In this morning’s interim results the growing oil producer revealed that its operations generated US$404.2 million in operating profit and it has US$1.66 billion on deposit.

The results also confirmed a record high production tally. And a rate of 70,017 barrels a day being reached last week. This comes after the firm’s operations team had to overcome issues relating to sand ingression into a number of wells.

These problems are now ‘under control’, according to the Dragon Oil chief.

“I want to assure everybody. At first we were quite alarmed and we thought it (the impact) could be dramatic. But over the past few months we now have a much better understanding and much better control of it.”

The Dragon Oil chief explains that the required equipment is relatively inexpensive. A de-sander suited to a well producing 5-6,000 barrels a day costs between US$500,000 and US$1 million at the most, he says and Dragon has only needed to install two de-sanders so far.

Going forward Dragon intends to continue its expansion of its operations in the Caspian Sea, offshore Turkmenistan.

It aims to maintain a target of growing production growth at 10 to 15 per cent a year with output increasing to 100,000 barrels a day in that time.

Investors will be rewarded with a 15 cents a share interim dividend, while in June the group said it would spend US$200 million buying back its own stock – so far around 15 million shares have been bought back.

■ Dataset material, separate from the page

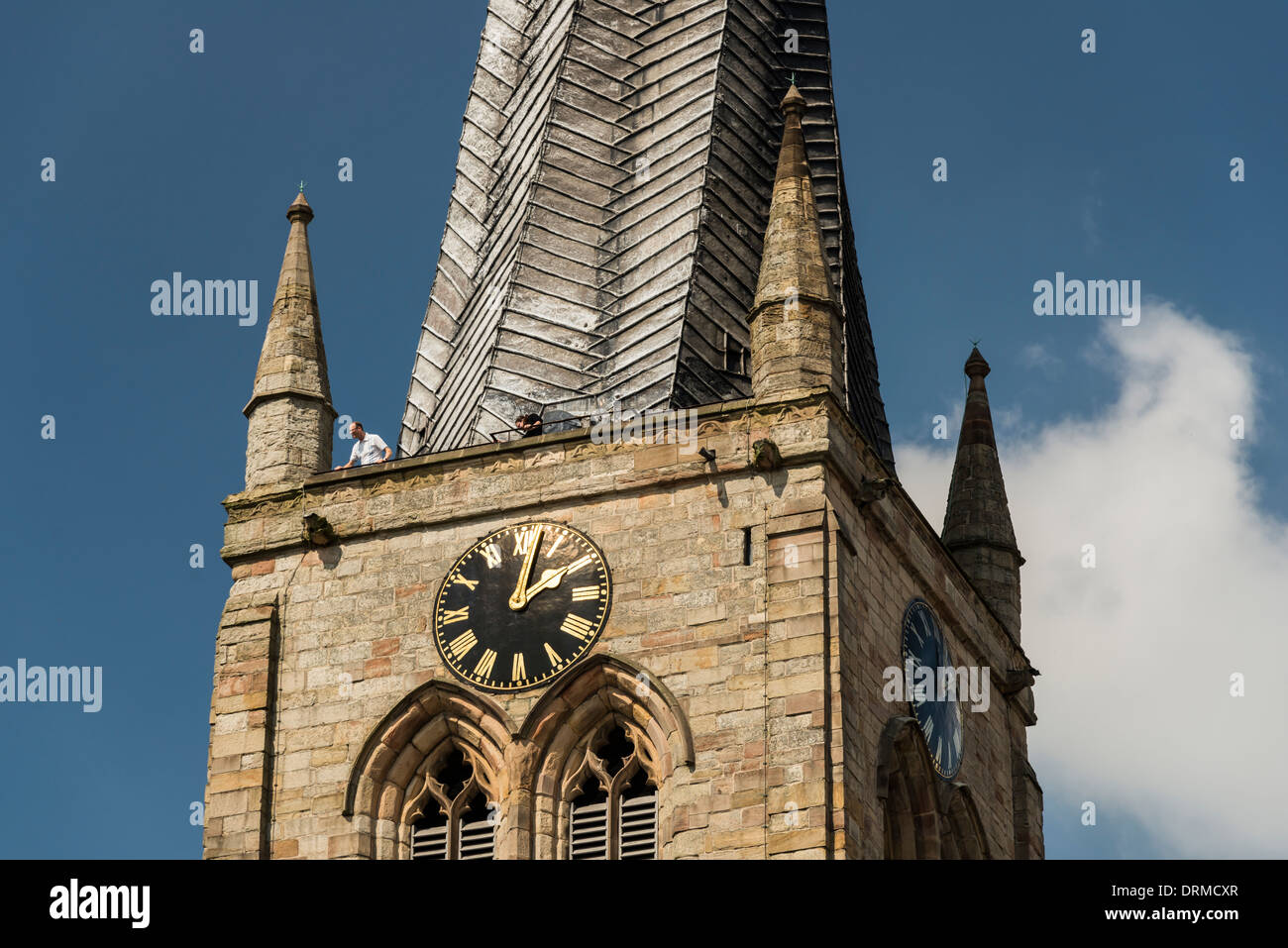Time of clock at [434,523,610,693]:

While Dragon has not secured any major acquisitions, it has added a number of relatively earl stages exploration projects in Iraq, Tunisia and more recently Afghanistan.

In this morning’s statement, Dr Abdul Jaleel Al Khalifa said: "Progress has been made with our diversification strategy. Dragon Oil, in a consortium of companies, has been awarded Block Nine for exploration and development in Iraq and the initialling of the service contract has already taken place. 

“In Tunisia, our partner in the Bargou Exploration Permit, Cooper Energy Limited has secured a rig to commence drilling of the Hammamet West-3 well in the Hammamet West Oil Field at the end of this year or early next year. 

“We continue our search for oil and gas assets in the regions of interest to us and to this end Dragon Oil has been pre-qualified for bidding for blocks in Afghanistan later this year.

"Board and senior management have been strengthened by appointments at the beginning of this year adding to the Group's expertise and further enhancing the people-driven culture within the organisation.”